Book Review: ‘Artificial You’ by Susan Schneider

Artificial Intelligence (AI) is here! The world’s best chess players are now machines; the best Jeopardy player is a machine. We now have AIs like Alexia and Siri in our homes acting as our personal secretaries. AI controlled robots are doing more and more of the physical and repetitive labour in our societies. More and more people today are coming to recognize that it’s only a matter of time before we have succeeded in building AIs that are as smart, or smarter, or even much smarter than we are.

IBM’s Watson AI is now doing a lot more than just winning games of Jeopardy. (Credit: www.cio.com)
How many of us now have Amazon’s Alexa AI in our homes? (Credit: Beebom)

How should we treat these creations of ours, can we control them, should we? If they become conscious entities do they have rights, legal rights that is? Or should we avoid making machines that are conscious for those reasons? And how will we ever even know if our machines do become conscious?

Questions like those are just the starting point of the book ‘Artificial You’ by Susan Schneider. As the director of the AI, Mind and Society group at the University of Connecticut and following her two-year NASA funded project exploring superintelligent AI Doctor Schneider is uniquely qualified to consider those questions from both a technical as well as a philosophical perspective.

Cover of ‘Artificial You’ by Susan Schneider (Credit: Amazon)

In fact much of Doctor Schneider’s research has been concerned with the development of tests that would allow we humans to determine whether an AI has a mind, or whether it has simply been so skillfully programmed that it can behave as if it had a mind, as some of our AL systems are already starting to do. In order to do this Doctor Schneider first asks us to consider what are the qualities of our thought processes that are different from simple computations. Questions of this sort make up the first four chapter of ‘Artificial You’.

What is our mind anyway? Can a computer even have a mind and how would we know if one has? (Credit: Seychelles Truth Reconciliation)

The final four chapters along with the conclusion concern the even more esoteric question of whether it may someday be possible for a human mind to merge with an AI and thereby gain a computer’s speed, accuracy and expanded memory, and maybe even immortality. Doctor Schneider discusses two broad methods of how such a merger might be accomplished.

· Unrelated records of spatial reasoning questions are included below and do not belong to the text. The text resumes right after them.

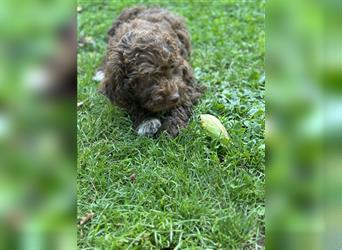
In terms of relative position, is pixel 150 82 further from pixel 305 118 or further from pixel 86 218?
pixel 305 118

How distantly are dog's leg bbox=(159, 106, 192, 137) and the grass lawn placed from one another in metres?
0.09

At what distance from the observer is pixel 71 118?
167cm

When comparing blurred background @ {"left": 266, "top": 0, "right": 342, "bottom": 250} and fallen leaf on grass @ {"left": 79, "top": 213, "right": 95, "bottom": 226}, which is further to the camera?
fallen leaf on grass @ {"left": 79, "top": 213, "right": 95, "bottom": 226}

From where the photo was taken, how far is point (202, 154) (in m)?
3.68

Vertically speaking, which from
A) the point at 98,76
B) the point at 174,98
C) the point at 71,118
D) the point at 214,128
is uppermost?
the point at 71,118

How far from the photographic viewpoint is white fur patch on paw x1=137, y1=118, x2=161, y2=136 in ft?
13.4

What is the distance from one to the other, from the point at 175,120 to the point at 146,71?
1.54 ft

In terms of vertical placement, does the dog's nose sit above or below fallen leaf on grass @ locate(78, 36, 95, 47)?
above

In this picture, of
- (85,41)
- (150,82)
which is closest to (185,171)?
(150,82)

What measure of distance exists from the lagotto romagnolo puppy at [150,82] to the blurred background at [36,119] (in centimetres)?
239

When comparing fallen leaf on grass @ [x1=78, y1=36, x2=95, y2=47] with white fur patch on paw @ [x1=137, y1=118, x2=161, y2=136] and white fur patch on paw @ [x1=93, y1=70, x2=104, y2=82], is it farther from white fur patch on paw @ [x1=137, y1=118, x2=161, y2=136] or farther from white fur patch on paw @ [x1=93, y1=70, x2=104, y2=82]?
white fur patch on paw @ [x1=137, y1=118, x2=161, y2=136]

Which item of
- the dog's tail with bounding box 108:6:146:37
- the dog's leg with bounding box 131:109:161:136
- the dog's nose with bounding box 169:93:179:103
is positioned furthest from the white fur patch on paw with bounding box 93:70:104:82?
the dog's nose with bounding box 169:93:179:103

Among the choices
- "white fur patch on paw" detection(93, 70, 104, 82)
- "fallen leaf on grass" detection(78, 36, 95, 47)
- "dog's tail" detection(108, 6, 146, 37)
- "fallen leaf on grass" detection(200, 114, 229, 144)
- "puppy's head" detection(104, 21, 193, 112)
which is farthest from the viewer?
"fallen leaf on grass" detection(78, 36, 95, 47)

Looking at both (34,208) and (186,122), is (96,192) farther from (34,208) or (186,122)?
(34,208)
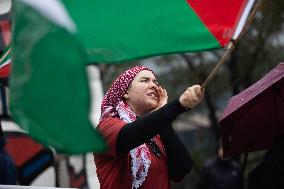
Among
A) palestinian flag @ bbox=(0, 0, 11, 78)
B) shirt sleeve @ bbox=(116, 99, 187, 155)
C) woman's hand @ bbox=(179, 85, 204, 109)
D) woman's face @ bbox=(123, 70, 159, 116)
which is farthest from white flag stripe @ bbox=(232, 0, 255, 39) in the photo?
palestinian flag @ bbox=(0, 0, 11, 78)

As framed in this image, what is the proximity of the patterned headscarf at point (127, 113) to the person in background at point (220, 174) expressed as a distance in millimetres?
4396

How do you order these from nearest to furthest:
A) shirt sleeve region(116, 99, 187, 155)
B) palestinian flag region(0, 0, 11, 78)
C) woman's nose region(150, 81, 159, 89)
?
shirt sleeve region(116, 99, 187, 155) < woman's nose region(150, 81, 159, 89) < palestinian flag region(0, 0, 11, 78)

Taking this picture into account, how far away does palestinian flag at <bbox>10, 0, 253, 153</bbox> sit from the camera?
9.46 ft

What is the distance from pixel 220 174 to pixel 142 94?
4.59 meters

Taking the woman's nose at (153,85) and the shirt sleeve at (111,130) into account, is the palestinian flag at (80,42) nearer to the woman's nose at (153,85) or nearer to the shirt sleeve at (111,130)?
the shirt sleeve at (111,130)

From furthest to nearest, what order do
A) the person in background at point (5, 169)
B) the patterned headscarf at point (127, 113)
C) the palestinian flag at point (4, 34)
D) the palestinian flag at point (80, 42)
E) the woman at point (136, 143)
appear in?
1. the person in background at point (5, 169)
2. the palestinian flag at point (4, 34)
3. the patterned headscarf at point (127, 113)
4. the woman at point (136, 143)
5. the palestinian flag at point (80, 42)

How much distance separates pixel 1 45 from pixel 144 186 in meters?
1.52

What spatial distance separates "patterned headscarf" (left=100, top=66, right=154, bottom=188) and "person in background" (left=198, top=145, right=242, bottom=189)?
14.4 ft

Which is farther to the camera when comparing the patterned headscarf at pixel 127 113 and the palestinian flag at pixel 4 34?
the palestinian flag at pixel 4 34

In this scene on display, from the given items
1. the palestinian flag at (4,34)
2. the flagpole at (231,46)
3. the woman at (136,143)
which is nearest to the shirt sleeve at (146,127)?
the woman at (136,143)

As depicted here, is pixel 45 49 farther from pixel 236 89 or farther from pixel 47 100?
pixel 236 89

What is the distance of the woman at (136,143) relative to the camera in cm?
340

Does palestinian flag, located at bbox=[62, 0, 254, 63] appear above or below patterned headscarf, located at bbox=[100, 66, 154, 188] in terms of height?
above

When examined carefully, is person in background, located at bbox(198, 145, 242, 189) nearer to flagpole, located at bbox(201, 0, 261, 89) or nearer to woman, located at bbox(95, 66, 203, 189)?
woman, located at bbox(95, 66, 203, 189)
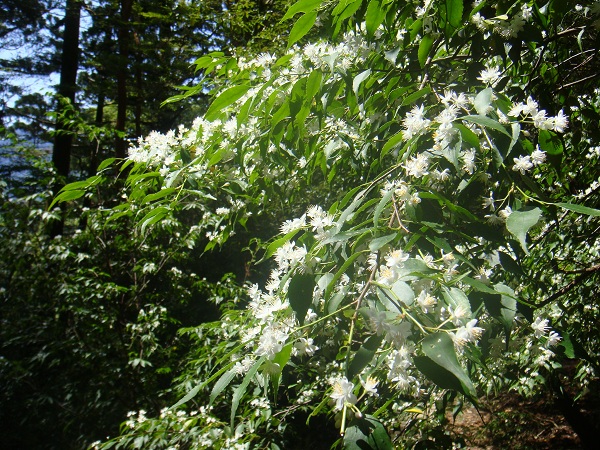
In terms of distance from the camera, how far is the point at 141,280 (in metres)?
3.93

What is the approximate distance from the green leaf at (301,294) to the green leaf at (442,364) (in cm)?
22

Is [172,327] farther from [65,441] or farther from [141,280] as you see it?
[65,441]

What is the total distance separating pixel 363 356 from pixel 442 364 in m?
0.12

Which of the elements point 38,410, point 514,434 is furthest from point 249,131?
point 514,434

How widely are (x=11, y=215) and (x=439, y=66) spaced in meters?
3.23

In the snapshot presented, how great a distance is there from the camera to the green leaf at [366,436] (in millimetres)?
A: 592

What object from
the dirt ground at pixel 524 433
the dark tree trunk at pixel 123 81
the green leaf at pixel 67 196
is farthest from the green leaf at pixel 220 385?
the dark tree trunk at pixel 123 81

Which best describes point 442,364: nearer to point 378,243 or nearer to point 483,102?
point 378,243

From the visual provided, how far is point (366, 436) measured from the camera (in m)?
0.60

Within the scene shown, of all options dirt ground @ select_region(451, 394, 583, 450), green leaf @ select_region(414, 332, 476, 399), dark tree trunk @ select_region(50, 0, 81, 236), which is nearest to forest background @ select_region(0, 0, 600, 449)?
green leaf @ select_region(414, 332, 476, 399)

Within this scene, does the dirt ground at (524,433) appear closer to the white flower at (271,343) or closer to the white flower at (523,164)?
the white flower at (523,164)

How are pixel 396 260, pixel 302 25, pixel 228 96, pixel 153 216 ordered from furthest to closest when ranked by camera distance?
pixel 153 216 < pixel 228 96 < pixel 302 25 < pixel 396 260

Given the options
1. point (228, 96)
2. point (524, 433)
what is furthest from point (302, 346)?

The first is bit by bit, where a human brain might get a neural lace implanted in it to enable a direct connection to a computer. Or perhaps the replacement of the brain’s hippocampus, which is essential for laying down new memories, by an artificial hippocampus. Both of these technologies are currently under development and other possible ‘chip’ enhancements to the brain are being studied. In time what began as a few ‘improvements’ to our brain could become a total replacement of it.

Wearing a neural lace in order to have direct connection to an AI is one thing, but would you ever have one implanted in your skull? (Credit: www.nrc.nl)
The world’s first prothesis for an injured part of the brain, an artificial hippocampus is being tested on monkeys. (Credit: Slideplayer.com)

The second technique involves a ‘mindscan’, a minute and detailed plotting of every connection between the neurons of the brain and a reproduction of those connections onto a silicon or other electronic substrate. By reproducing the exact pattern of a human mind in this way it is thought that the new mind so created would be an exact copy of that human mind but with all of the advantages of AI. Perhaps even including perhaps immortality?

At the moment a ‘Mindscan’ is only Science Fiction. How long will it stay that way? (Credit: Amazon)

These possibilities date back to at least the 1960s in Science Fiction such as ‘2001: A Space Odyssey’ and ‘The Ultimate Computer’ episode of ‘Star Trek’ and Doctor Schneider considers them both at some length. This kind of thinking has become known as ‘Transhumanism’ and is a growing philosophy among cybernetic engineers and researchers. Although Doctor Schneider considers herself to be a ‘Transhumanist’ nevertheless she is skeptical about their more optimistic predictions.

Did becoming a cyborg give Robocop immortality or did it take away what made him human? (Credit: Den of Geek)

That’s the point of view that Doctor Schneider takes throughout ‘Artificial You’, skeptical, questioning, looking for the flaws in any argument while demanding evidence to back up any claims. Whatever your viewpoint on the issues of human / machine interactions you can benefit from Doctor Schneider’s clear-eyed analysis. ‘Artificial You’ is an important book and with future advances in AI it will only become more important.